E, bom, isso já foi uma terra do sol, talvez de Deus. Mas por que reencenar essa história aqui, se é que se trata disso, não sei.

Mas não deixo de gostar da ideia de que um pedaço do cerrado de lá tenha pousado no cerrado daqui.


Olhando para o fundo da imagem, para a parte mais verde, tenho a sensação de que estamos próximos da zona alagada e do antigo leito do rio, e dentro do lote de prospecção de gás e petróleo adquirido e abandonado pela Petrobras no início do século. Mas o petróleo parece ser só mais uma das histórias de promessas de bonança abandonada da região, assim como o assentamento, esvaziado depois das enchentes de 24. Talvez a tribuna também.
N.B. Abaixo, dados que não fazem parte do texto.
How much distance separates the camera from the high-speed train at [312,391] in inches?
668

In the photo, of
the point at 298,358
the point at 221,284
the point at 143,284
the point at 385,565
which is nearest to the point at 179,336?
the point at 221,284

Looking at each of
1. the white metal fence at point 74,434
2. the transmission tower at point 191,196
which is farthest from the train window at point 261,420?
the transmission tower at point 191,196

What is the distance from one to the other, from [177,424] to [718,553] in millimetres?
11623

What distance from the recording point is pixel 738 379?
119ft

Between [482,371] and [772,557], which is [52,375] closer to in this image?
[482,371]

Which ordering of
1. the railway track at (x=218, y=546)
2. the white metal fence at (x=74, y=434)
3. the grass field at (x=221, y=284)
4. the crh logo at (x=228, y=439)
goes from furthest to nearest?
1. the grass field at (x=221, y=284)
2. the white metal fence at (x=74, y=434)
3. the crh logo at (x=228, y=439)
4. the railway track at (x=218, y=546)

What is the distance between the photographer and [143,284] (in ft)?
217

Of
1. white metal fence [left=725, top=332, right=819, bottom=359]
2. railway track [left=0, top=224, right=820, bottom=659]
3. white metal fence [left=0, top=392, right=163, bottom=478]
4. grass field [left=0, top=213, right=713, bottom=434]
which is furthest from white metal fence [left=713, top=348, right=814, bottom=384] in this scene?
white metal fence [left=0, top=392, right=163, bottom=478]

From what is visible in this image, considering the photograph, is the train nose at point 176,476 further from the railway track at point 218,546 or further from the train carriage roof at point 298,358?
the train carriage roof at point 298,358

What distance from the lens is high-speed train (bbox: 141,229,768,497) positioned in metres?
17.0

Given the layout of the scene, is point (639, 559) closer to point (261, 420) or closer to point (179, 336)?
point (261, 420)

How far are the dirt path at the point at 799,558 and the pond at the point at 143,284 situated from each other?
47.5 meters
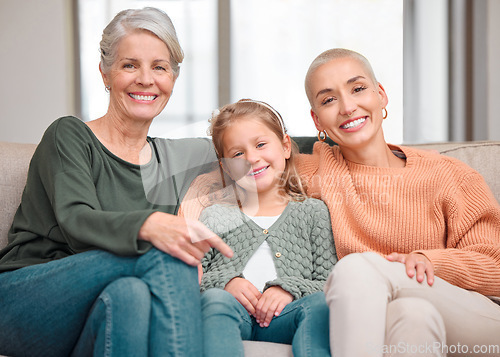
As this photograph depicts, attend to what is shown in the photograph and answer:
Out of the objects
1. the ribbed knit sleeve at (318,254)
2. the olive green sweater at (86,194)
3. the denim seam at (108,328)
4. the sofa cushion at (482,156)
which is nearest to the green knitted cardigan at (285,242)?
the ribbed knit sleeve at (318,254)

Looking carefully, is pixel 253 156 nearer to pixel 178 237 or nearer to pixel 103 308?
pixel 178 237

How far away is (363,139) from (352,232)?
0.82 ft

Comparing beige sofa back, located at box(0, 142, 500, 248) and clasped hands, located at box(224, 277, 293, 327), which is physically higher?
beige sofa back, located at box(0, 142, 500, 248)

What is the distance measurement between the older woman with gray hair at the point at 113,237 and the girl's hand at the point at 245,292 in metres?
0.24

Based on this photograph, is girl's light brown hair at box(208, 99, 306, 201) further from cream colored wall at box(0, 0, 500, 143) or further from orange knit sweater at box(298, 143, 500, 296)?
cream colored wall at box(0, 0, 500, 143)

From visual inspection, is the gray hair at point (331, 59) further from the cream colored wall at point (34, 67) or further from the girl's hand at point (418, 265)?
the cream colored wall at point (34, 67)

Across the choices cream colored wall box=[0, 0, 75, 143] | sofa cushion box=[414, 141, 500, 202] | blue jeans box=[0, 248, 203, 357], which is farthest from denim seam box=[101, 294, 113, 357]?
cream colored wall box=[0, 0, 75, 143]

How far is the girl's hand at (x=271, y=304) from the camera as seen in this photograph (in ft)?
3.58

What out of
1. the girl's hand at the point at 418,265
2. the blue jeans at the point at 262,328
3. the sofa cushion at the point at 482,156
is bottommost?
the blue jeans at the point at 262,328

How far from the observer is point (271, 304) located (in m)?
1.09

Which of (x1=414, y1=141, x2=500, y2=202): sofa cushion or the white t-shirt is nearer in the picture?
the white t-shirt

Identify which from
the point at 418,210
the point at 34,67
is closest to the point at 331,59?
the point at 418,210

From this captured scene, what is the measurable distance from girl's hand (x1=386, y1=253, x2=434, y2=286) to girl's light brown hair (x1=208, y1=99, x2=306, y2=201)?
37 centimetres

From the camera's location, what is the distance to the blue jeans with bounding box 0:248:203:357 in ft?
2.69
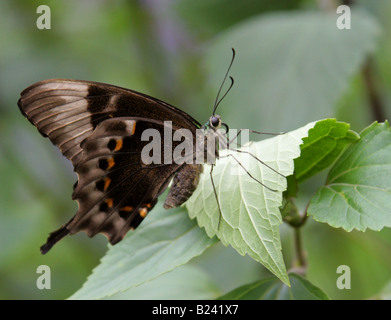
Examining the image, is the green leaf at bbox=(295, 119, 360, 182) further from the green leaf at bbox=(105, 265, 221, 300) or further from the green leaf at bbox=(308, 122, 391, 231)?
the green leaf at bbox=(105, 265, 221, 300)

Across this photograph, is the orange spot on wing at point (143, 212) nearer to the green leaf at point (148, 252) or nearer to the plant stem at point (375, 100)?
the green leaf at point (148, 252)

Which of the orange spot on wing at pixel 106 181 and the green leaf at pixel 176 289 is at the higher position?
the orange spot on wing at pixel 106 181

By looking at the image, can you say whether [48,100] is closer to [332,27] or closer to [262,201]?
[262,201]

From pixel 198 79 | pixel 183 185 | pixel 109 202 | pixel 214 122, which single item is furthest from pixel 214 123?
pixel 198 79

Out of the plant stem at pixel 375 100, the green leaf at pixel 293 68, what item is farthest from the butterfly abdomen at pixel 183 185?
the plant stem at pixel 375 100

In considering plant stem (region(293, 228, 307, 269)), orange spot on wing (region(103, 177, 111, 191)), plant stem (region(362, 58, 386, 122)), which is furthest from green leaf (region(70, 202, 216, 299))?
plant stem (region(362, 58, 386, 122))
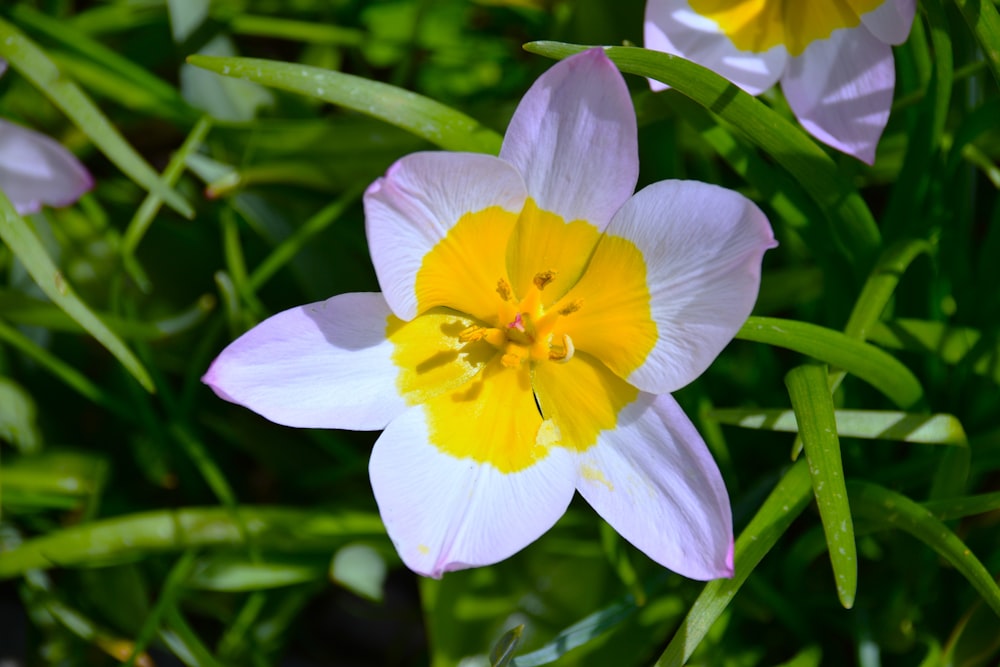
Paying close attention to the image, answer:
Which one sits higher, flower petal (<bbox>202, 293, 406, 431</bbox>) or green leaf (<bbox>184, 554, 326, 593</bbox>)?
flower petal (<bbox>202, 293, 406, 431</bbox>)

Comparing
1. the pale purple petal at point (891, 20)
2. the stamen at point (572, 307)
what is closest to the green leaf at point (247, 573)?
the stamen at point (572, 307)

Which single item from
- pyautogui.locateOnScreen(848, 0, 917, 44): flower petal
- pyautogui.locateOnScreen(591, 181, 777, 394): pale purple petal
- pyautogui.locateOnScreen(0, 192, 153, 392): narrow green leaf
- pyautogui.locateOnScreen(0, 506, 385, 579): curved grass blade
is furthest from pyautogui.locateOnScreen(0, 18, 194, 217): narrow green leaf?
pyautogui.locateOnScreen(848, 0, 917, 44): flower petal

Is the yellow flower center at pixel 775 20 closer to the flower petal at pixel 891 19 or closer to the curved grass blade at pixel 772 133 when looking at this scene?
the flower petal at pixel 891 19

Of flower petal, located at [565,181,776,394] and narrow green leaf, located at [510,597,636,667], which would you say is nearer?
flower petal, located at [565,181,776,394]

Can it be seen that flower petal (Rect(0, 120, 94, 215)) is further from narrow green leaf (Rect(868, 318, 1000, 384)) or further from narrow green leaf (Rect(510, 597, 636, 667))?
narrow green leaf (Rect(868, 318, 1000, 384))

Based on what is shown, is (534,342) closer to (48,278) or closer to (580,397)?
(580,397)

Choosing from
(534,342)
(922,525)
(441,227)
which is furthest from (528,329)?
(922,525)

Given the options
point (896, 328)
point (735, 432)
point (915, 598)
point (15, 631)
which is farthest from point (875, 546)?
point (15, 631)
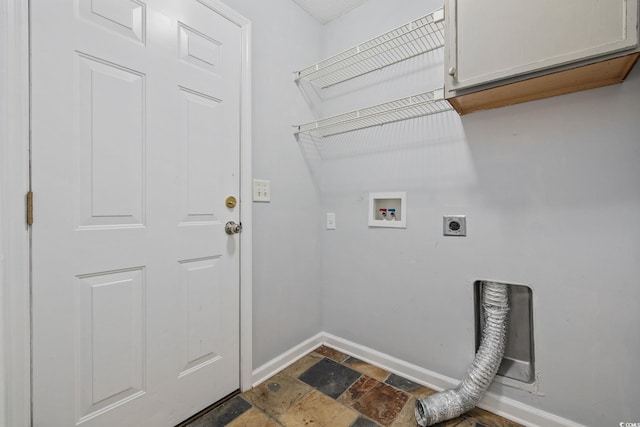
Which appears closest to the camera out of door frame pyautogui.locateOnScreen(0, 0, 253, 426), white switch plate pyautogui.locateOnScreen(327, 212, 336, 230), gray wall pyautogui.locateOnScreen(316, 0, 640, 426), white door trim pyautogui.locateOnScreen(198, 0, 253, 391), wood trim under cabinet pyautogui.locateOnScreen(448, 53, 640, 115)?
door frame pyautogui.locateOnScreen(0, 0, 253, 426)

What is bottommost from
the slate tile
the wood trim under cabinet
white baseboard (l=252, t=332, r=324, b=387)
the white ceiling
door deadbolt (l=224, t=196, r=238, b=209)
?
the slate tile

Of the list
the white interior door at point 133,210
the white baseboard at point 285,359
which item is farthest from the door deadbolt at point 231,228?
the white baseboard at point 285,359

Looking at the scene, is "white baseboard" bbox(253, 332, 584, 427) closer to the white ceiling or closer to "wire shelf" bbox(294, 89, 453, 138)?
"wire shelf" bbox(294, 89, 453, 138)

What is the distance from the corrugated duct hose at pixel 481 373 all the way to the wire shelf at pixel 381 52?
1311 mm

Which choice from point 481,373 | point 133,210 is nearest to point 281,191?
point 133,210

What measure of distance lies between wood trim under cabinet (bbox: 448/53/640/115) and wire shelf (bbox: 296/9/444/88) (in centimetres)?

Há um documento estranho no meio dos registros ligado à venda da parte da propriedade que não foi desapropriada. Ela foi vendida em 2020 para uma empresa de pecuária do Mato Grosso. Entre os documentos anexados ao processo de compra estava um pedido de financiamento ao Banco do Nordeste. Só que no lugar de planejamentos para exploração agrária ou agrícola, constava uma proposta para um museu de esculturas e land art, voltado para ações de educação ambiental. Há estudos para recuperação de mata nativa, croquis paisagísticos (muitos croquis) e uma espécie de plano diretor para um museu-parque, com ruas, pavilhões e estrutura de cabeamento para energia elétrica.
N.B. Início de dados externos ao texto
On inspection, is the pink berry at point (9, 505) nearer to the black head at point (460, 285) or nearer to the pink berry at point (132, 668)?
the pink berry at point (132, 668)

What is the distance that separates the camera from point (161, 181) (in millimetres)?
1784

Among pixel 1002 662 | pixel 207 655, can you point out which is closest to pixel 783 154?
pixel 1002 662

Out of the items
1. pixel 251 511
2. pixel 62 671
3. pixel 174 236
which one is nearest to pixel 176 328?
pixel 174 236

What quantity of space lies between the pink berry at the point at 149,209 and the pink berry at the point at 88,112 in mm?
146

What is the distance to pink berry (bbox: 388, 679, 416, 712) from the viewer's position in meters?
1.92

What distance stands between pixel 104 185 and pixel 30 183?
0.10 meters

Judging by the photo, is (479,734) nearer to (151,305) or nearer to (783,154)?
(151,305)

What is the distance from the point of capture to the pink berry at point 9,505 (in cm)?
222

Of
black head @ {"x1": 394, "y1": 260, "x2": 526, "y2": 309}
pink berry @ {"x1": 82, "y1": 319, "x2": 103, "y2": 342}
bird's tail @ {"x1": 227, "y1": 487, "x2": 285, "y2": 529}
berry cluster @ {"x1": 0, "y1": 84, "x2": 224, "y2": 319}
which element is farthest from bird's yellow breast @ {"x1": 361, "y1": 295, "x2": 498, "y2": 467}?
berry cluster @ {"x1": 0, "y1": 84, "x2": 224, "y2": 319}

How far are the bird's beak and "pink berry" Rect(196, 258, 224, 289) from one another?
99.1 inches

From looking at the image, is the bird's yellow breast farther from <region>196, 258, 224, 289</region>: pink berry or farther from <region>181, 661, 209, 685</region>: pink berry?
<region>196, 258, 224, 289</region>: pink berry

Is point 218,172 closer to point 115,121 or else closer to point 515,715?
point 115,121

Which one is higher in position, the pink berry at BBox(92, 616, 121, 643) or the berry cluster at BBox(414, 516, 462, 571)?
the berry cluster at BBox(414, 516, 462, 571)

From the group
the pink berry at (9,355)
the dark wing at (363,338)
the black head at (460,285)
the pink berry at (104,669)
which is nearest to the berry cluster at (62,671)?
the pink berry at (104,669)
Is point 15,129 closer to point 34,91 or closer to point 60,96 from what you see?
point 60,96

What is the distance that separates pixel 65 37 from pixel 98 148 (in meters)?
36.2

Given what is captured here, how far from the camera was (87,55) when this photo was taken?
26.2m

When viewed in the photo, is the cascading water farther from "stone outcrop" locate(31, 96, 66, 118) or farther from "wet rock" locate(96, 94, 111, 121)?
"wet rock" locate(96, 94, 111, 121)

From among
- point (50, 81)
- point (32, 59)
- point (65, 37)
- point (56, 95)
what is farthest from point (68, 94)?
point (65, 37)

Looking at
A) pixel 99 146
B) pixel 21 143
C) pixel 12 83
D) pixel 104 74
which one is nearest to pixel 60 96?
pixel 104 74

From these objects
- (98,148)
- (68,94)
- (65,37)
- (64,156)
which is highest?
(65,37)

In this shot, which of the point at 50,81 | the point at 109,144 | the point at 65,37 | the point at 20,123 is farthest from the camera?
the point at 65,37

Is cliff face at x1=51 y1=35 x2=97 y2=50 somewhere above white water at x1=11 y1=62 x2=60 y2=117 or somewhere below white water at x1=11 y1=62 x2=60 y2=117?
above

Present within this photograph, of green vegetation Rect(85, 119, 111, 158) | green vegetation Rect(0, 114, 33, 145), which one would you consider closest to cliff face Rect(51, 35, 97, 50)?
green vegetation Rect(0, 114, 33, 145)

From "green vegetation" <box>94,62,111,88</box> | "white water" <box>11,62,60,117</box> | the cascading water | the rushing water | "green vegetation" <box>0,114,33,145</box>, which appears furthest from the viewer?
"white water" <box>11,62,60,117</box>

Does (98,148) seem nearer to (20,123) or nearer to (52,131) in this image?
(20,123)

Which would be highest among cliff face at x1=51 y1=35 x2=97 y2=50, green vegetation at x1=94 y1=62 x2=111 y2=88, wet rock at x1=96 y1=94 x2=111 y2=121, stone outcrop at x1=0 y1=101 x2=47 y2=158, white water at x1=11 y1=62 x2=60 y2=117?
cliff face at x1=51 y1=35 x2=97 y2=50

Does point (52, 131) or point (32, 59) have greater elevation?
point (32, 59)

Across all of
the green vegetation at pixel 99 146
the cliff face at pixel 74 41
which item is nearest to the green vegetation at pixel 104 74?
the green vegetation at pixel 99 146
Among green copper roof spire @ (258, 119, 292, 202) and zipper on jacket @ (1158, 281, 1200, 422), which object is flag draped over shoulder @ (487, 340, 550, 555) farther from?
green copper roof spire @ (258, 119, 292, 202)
Não era incomum na época que herdeiros de grandes proprietários de terra tentassem dar um novo uso social para propriedades familiares através da arte. A elite, que no século anterior havia promovido um cosmopolitismo cultural cedendo coleções privadas ou fundando e apoiando o estabelecimento de museus, começou a se voltar para o interior, ou melhor, para suas fazendas no interior. A maioria dos projetos teve curta duração, era coordenada pelos próprios herdeiros, quase todos artistas ou diretamente envolvidos no campo da arte ― uma diferença dos projetos do século anterior, encabeçados por colecionadores ligados à indústria e que acreditavam no papel das elites (que sempre se manteriam elites) para a modernização do país. Não, essas novas gerações tomavam distância do discurso modernizador do progresso, reconheciam e acusavam suas violências e contradições, defendiam e desejavam dividir o futuro e o jogo do poder com novos sujeitos históricos, mas, por algum motivo, talvez por serem gerações intermediárias entre um projeto de futuro que não podia mais ser e um outro que não se sabia qual seria, acabavam voltando para a casa grande, renomeando-a como residência artística ou repaginando reforma agrária como agro-floresta.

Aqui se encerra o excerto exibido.